It certainly hasn’t taken Senator Daines and Representative Zinke long to try to score some cheap political points following the deaths of five American service members last week. Both, in the last day, have released press releases about proposed bills that would allow servicemen and women to carry guns at military installations largely without restrictions. In typical fashion, Representative Zinke claimed he was “introducing” the bill, even though Senator Daines and Duncan Hunter initially introduced it in each chamber.
Daines offered this fact-free, red meat explanation for his bill, which would undermine the authority of military commanders to set policies for their bases and substitute the judgment of members of Congress for that of experienced military officers:
The fastest way to stop a bad guy with a gun is a good guy with a gun. It’s time to allow our men and women in uniform – including our military recruiters – to have all the resources they need to protect and defend themselves. It’s unfortunate that it took a tragedy like what happened in Tennessee to wake us up to the fact that there needs to be a policy change.
Facts are stubborn things, though. As the Navy Times notes, the Marines did return fire after they were attacked:
A report distributed among senior Navy leaders during the shooting’s aftermath said Lt. Cmdr. Timothy White, the support center’s commanding officer, used his personal firearm to engage Abdulazeez, Navy Times confirmed with four separate sources.
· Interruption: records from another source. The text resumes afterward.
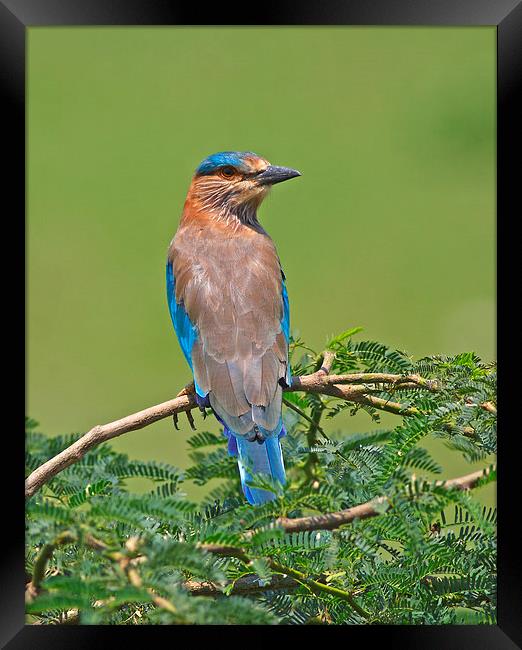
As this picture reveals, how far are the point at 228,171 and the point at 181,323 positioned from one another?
970 mm

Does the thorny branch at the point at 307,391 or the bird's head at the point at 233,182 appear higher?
the bird's head at the point at 233,182

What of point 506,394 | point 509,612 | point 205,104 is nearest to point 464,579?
point 509,612

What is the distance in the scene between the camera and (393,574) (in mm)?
2664

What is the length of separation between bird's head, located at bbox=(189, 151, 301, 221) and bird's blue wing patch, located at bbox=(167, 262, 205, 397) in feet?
1.66

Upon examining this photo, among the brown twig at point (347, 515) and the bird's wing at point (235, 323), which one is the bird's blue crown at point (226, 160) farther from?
the brown twig at point (347, 515)

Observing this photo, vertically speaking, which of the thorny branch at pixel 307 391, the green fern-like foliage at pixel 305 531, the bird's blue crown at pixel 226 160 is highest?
the bird's blue crown at pixel 226 160

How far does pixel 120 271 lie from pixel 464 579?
411cm

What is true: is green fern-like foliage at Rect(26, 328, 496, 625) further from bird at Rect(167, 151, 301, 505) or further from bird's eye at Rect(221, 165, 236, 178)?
bird's eye at Rect(221, 165, 236, 178)

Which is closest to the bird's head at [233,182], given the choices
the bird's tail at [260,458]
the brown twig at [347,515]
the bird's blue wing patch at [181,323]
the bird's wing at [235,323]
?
the bird's wing at [235,323]

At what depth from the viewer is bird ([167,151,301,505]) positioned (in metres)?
3.37

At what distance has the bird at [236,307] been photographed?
3.37 metres

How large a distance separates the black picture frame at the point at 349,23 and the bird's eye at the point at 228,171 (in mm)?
1821

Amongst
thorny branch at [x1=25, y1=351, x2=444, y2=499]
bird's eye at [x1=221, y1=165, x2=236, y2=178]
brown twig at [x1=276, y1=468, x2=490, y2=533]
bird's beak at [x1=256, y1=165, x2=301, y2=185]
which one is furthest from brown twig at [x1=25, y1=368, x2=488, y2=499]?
bird's eye at [x1=221, y1=165, x2=236, y2=178]

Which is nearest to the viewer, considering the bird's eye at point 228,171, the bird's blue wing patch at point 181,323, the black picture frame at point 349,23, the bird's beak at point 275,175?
the black picture frame at point 349,23
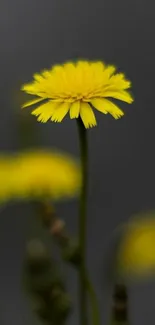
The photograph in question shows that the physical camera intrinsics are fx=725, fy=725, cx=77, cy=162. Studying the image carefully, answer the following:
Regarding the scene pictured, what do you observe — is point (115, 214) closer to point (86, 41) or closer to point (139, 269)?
point (86, 41)

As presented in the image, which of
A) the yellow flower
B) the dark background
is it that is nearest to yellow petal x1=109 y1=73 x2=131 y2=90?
the yellow flower

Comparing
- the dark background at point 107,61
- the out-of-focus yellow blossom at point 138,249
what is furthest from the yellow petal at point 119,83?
the dark background at point 107,61

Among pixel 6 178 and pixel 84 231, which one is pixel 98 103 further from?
pixel 6 178

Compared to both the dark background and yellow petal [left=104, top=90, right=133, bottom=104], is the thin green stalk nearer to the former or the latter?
yellow petal [left=104, top=90, right=133, bottom=104]

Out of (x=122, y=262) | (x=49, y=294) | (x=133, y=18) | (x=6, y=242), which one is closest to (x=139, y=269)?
(x=122, y=262)

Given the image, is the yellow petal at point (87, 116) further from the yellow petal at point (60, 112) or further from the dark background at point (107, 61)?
the dark background at point (107, 61)
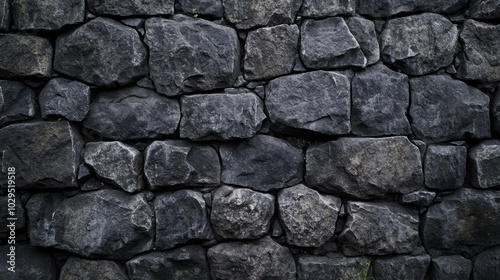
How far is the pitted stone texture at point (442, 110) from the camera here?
2.27 m

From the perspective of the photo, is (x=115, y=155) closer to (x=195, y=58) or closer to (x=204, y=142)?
(x=204, y=142)

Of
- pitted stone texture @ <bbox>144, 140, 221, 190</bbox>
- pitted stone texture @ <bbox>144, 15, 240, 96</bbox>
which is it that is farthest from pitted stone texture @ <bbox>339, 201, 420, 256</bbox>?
pitted stone texture @ <bbox>144, 15, 240, 96</bbox>

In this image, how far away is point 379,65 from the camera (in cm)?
228

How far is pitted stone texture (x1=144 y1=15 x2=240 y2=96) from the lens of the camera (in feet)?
7.17

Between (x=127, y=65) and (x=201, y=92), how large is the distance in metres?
0.45

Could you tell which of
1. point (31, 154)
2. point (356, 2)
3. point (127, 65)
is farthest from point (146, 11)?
point (356, 2)

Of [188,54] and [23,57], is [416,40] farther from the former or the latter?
[23,57]

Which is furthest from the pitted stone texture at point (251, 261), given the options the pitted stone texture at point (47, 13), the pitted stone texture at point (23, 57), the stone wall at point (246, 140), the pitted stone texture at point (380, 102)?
the pitted stone texture at point (47, 13)

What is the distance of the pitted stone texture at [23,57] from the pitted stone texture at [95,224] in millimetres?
734

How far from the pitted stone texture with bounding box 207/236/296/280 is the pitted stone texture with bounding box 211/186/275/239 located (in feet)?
0.21

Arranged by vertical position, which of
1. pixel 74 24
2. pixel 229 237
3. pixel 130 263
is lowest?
A: pixel 130 263

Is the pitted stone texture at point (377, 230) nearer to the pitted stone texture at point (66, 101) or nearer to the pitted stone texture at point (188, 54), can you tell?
the pitted stone texture at point (188, 54)

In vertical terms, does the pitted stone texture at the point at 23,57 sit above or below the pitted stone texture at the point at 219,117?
above

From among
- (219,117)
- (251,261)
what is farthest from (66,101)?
(251,261)
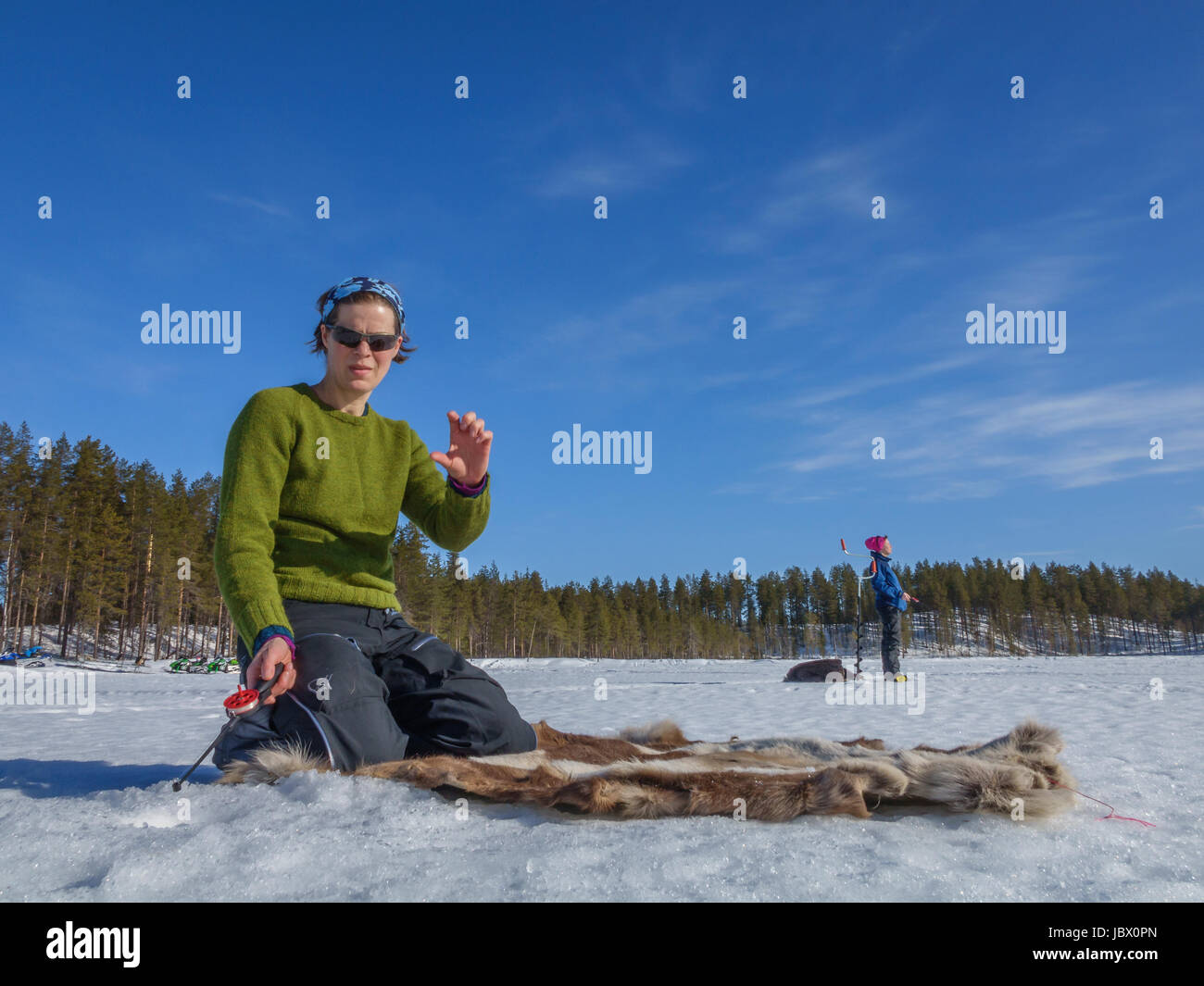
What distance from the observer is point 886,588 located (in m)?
11.2

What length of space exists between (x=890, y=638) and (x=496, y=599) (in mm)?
59898

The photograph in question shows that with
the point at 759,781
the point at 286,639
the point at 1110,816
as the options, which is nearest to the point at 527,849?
the point at 759,781

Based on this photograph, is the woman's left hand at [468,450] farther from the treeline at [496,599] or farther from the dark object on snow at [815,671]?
the dark object on snow at [815,671]

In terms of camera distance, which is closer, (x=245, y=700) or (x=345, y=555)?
(x=245, y=700)

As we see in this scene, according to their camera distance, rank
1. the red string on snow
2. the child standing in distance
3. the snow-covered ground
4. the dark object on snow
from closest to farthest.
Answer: the snow-covered ground
the red string on snow
the child standing in distance
the dark object on snow

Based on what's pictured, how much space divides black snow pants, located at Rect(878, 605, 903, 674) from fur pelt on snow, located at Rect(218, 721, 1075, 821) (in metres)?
8.78

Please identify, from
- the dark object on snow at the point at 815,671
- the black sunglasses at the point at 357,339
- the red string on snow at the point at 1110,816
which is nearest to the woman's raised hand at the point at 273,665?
the black sunglasses at the point at 357,339

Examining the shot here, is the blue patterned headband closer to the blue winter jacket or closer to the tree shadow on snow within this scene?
the tree shadow on snow

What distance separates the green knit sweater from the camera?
8.47 ft

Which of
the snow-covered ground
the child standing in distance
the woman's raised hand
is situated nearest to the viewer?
the snow-covered ground

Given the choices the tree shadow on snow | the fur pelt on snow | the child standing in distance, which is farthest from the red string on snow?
the child standing in distance

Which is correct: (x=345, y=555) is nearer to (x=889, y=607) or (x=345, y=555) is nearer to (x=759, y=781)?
(x=759, y=781)
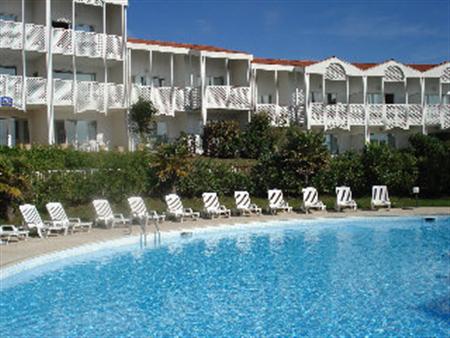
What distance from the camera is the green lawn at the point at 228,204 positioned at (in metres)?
20.4

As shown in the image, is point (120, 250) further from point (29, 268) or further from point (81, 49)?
point (81, 49)

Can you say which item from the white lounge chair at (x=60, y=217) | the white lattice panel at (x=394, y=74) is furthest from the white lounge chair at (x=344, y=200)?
the white lattice panel at (x=394, y=74)

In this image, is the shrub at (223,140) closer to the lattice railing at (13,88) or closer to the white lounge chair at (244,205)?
the white lounge chair at (244,205)

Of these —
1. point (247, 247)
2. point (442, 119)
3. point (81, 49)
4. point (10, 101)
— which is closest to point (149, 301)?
point (247, 247)

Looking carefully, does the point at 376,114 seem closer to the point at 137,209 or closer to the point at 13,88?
the point at 137,209

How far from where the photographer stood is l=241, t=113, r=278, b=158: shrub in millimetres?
31348

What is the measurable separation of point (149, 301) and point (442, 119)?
3196 cm

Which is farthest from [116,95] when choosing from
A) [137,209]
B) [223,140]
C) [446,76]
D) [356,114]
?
[446,76]

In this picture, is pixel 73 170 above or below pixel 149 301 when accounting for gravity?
above

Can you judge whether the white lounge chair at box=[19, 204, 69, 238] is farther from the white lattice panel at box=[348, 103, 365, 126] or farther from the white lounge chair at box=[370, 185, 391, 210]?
the white lattice panel at box=[348, 103, 365, 126]

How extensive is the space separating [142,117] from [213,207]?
9.24 meters

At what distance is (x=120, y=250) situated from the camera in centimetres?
1605

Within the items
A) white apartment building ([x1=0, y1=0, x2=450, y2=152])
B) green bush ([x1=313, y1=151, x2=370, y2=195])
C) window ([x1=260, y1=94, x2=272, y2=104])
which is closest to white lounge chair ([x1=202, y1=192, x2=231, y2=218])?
green bush ([x1=313, y1=151, x2=370, y2=195])

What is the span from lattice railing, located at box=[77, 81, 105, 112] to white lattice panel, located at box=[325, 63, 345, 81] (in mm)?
15174
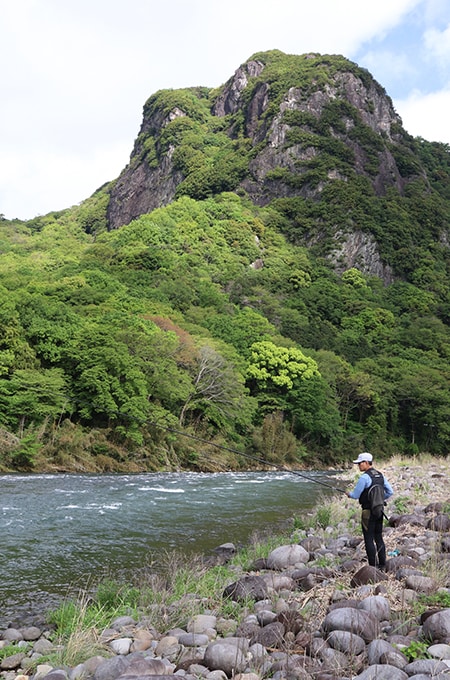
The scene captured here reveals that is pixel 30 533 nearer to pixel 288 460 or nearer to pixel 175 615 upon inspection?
pixel 175 615

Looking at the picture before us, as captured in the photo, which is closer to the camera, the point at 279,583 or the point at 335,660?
the point at 335,660

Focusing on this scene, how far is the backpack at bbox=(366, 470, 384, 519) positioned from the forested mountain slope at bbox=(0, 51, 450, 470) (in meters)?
3.15

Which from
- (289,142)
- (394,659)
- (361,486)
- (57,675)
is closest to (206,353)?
(361,486)

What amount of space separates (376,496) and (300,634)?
2689 mm

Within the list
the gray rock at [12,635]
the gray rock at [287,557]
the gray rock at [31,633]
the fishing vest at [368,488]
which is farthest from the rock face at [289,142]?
the gray rock at [12,635]

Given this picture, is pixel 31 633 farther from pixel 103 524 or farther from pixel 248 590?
pixel 103 524

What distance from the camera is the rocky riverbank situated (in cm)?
382

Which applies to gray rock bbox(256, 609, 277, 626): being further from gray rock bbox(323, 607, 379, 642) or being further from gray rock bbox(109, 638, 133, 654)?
gray rock bbox(109, 638, 133, 654)

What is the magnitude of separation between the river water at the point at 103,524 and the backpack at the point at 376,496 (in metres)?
3.76

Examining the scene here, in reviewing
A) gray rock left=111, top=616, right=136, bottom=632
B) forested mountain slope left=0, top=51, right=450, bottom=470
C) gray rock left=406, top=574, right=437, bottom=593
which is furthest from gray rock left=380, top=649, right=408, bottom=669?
forested mountain slope left=0, top=51, right=450, bottom=470

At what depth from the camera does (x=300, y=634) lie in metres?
4.38

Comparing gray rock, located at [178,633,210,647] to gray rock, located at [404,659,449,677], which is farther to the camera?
gray rock, located at [178,633,210,647]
A Navy official also confirmed a Washington Post report indicating one of the slain Marines may have been carrying a 9mm Glock and possibly returned fire on the gunman.
Even the broad premise of the proposed fixes isn’t based in truth, as Politifact notes, in this quote from a fellow at the conservative Heritage Foundation:
Steven Bucci, a military expert for the Heritage Foundation and former Army colonel, told PolitiFact that the policy about firearms existed for decades before Clinton, or Bush for that matter. “As far back as when I joined the military in 1973, and probably further back, you have never been able to carry firearms, privately owned or government, on military installations. You always had to register it with the MP’s and keep them locked in the arms rooms,” he said, referring to military police…. “No one ‘disarmed’ the military — the military itself prefers to manage good order and discipline by not having everyone armed.”
The military does not support changing the policy, which it implemented and then codified under the presidency of George H.W. Bush:
“DoD does not support arming all personnel. We hold this position for many reasons,” Army Lt. Col. Valerie Henderson, a Pentagon spokeswoman said Monday. Those reasons include safety concerns and the risk of accidental discharges, she said. Moreover, providing law enforcement-style training and qualification tests for additional parts of the force could be extraordinarily costly, she said.
What’s also left unsaid in the media coverage is the danger that guns present in any workplace. After a tragedy like this, conservatives are eager to score political points by suggesting that more guns will make workplaces safer, but the statistical reality is, of course, much different. Accidental shootings, increased suicides, workplace homicides and the like don’t get non-stop media coverage, so it’s easy to forget that for every imagined heroic life saving act by an armed person, there will be dozens more injuries and fatalities that are chalked up as the incidental cost of gun mania before being ignored.
Daines’s infantile suggestion that “the fastest way to stop a bad guy with a gun is a good guy with a gun” demonstrates the absence of reason underlying these proposals. Life is not like a Hollywood western, and identifying the “bad guy” to shoot him is probably a bit more complex than it seems from behind the desk of a disconnected Senator. Especially when Republican policies have made it so easy for anyone to get a gun as easily as a piece of furniture online:
A friend’s claim that the man accused of opening fire last week on two military facilities in Tennessee bought powerful guns over the Internet has renewed attention to online firearm bazaars, a lightly regulated world where buyers and sellers can set up purchases without background checks.
So these proposals will actually make military bases less safe, undermine the authority of military commanders, misrepresent what really happened, and distort the reality of gun violence in America.
Of course, in a state almost devoid of critical press coverage, what Zinke and Daines are doing makes total sense. They’ll get a lot of positive, uncritical press attention for proposed bills that feel good, but won’t actually make anyone safer. They’ll score points with the radical gun lobby, who won’t be satisfied until every preschool teacher is required to pack heat. Perhaps most importantly, they’ll have another chance to demagogue a tragedy for political gain.